Aufgabenstellung. Setzen Sie die Spielanalyse zu Union und Magdeburg nach ihrem letzten Satz fort.

Ausgangstext.
Der Innenverteidiger der Dreierkette, Dennis Erdmann, machte manchmal Bewegungen, die die eines zurückfallenden Sechsers spiegelten und schob im Aufbau aus der Dreierkette nach vorn auf die Sechs. Hier wurde er von Andersson aufgenommen. In einzelnen Szenen, in denen Andersson Erdmann in seinen Deckungsschatten stellte und auf den Ball rückte, deutete sich an, dass Union hier einen Ansatzpunkt für effektiveres Pressing hätte finden können. Doch die Außenstürmer Unions liefen Magdeburgs Halbverteidiger aus zu großem Abstand an, um dieses Potential zu nutzen.
Zweite Halbzeit
In der zweiten Halbzeit änderte sich an der Struktur des Spiels zunächst wenig. Allerdings profitierte Union von der Einwechslung von Akaki Gogia für den gelb-rot-gefährdeten Abdullahi. Gogias Fokus liegt stärker als der von Abdullahi darauf, Schnellangriffe einzuleiten. Das tat Union gut, um kontrollierter Umschaltmomente in die Offensive herstellen zu können. Außerdem zog sich Magdeburg etwas weiter zurück als zuvor, sodass Union etwas mehr Spielanteile bekam und
Deutlich bessere Chancen erspielte sich Union dann, als nach einer Stunde Sebastian Polter für Felix Kroos kam. Schematisch sieht dieser Wechsel nach einer Umstellung auf ein flaches 4-4-2 aus. Doch das beschreibt sie Staffelungen, die sich in Unions Spiel nun ergaben, nur unzureichend. Denn häufiger als in einem 4-4-2 mit Andersson und Polter in der Angriffsmitte spielte Union in 4-3-3 Staffelungen mit Žulj als Achter und Andersson als Zehner. Über sie trug Union das Spiel nun öfter in der Mitte nach vorn. Die drei übrigen Offensivkräfte attackierten jetzt die Schnittstellen in Magdeburgs Dreierkette. Dabei profitierte Union von Polters Körperlichkeit, mit der er mindestens einen der Verteidiger band und so jene Schnittstellen vergrößerte.

Übungsdaten.

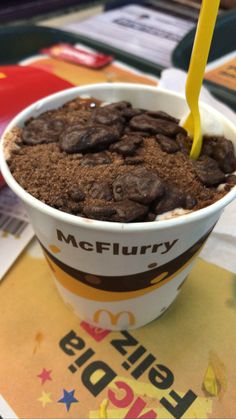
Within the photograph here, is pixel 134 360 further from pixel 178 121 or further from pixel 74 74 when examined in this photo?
pixel 74 74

Lösung.
Auch dieses Muster manifestierte sich mit dem 1-1 in einem Tor. In dieser Szene nahm Schmiedebach die Achter Rolle ein, begann den Angriff mit einem Außenrist-Flick und kombinierte mit Andersson im linken Halbraum. Dorthin hatte sich auch Polter fallen lassen und eineinhalb Innenverteidiger dabei mitgezogen. So hatte Gogia zwei Drittel der Breite des Feldes, um sich freizulaufen, von Andersson angespielt zu werden und den Ausgleich zu erzielen.
Fazit
Nicht erst dieses Spiel zeigte, das Union ein stabiles Ballbesitzspiel fehlt, um sich als absolute Spitzenmannschaft in der Liga zu etablieren. Die Köpenicker haben zwar zum Beispiel beim DFB-Pokalspiel in Dortmund, das sie erst in der 121. Minute durch einen Foulelfmeter 3-2 verloren, gezeigt, dass sie die technischen und gruppentaktischen Fähigkeiten dazu besitzen. Gefragt ist aber eine Entscheidung, sich auf diese Fähigkeit zu verlassen.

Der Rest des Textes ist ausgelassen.